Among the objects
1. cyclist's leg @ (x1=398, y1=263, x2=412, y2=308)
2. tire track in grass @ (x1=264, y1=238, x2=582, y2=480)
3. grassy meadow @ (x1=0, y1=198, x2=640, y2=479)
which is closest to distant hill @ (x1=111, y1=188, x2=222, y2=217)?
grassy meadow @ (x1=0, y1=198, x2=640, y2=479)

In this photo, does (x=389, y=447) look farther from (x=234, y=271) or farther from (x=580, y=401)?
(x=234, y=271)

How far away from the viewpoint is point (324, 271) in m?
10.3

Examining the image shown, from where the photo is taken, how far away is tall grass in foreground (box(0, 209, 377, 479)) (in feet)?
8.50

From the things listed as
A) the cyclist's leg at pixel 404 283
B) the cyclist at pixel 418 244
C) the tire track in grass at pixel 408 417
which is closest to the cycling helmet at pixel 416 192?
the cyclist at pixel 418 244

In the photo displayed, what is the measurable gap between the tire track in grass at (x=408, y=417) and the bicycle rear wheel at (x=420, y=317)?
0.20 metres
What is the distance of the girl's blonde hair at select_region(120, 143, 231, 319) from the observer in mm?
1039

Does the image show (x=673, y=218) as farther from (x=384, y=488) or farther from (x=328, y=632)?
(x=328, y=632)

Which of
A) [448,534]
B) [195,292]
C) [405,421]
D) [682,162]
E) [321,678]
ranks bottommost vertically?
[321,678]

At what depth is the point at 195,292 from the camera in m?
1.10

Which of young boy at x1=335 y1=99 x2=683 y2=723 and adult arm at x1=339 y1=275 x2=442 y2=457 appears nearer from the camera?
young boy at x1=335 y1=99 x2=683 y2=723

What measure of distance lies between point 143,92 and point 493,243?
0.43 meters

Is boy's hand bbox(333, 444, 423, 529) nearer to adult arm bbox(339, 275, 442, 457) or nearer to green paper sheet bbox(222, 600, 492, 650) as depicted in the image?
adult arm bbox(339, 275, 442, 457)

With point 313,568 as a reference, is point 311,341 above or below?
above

» **Work to be completed**
Please reproduce all of the material above word for word, keeping every line and number unchanged.

» **Written reply**
Among the objects
1. cyclist's leg @ (x1=398, y1=263, x2=412, y2=308)
2. tire track in grass @ (x1=264, y1=238, x2=582, y2=480)
3. grassy meadow @ (x1=0, y1=198, x2=640, y2=479)
which is closest to distant hill @ (x1=111, y1=188, x2=222, y2=217)?
grassy meadow @ (x1=0, y1=198, x2=640, y2=479)

In this photo, does (x=389, y=447) look farther from (x=234, y=271) or farther from (x=580, y=401)?
(x=234, y=271)

How far away from the viewpoint is point (324, 271) in m?
10.3

Examining the image shown, from where the photo is taken, how far away is tall grass in foreground (box(0, 209, 377, 479)) (in feet)?
8.50

From the things listed as
A) the cyclist's leg at pixel 404 283
B) the cyclist at pixel 418 244
C) the tire track in grass at pixel 408 417
which is closest to the cycling helmet at pixel 416 192?
the cyclist at pixel 418 244

In the photo displayed, what is the measurable gap between the tire track in grass at (x=408, y=417) and the bicycle rear wheel at (x=420, y=317)?
0.20 metres
What is the distance of the girl's blonde hair at select_region(120, 143, 231, 319) from the observer in mm?
1039

Does the image show (x=673, y=218) as farther from (x=384, y=488) or farther from (x=328, y=632)?
(x=328, y=632)

Which of
A) [448,534]
B) [195,292]
C) [405,421]
D) [682,162]
E) [321,678]
ranks bottommost vertically?
[321,678]

At what depth is the point at 195,292 from the camera in m?
1.10

Which of young boy at x1=335 y1=99 x2=683 y2=723 and adult arm at x1=339 y1=275 x2=442 y2=457 appears nearer from the camera?
young boy at x1=335 y1=99 x2=683 y2=723

What measure of distance lies between point 143,92 and point 493,243?
0.43 meters

Is boy's hand bbox(333, 444, 423, 529) nearer to adult arm bbox(339, 275, 442, 457) or nearer to green paper sheet bbox(222, 600, 492, 650) as depicted in the image?
adult arm bbox(339, 275, 442, 457)

With point 313,568 as a reference, is point 311,341 above or below?
above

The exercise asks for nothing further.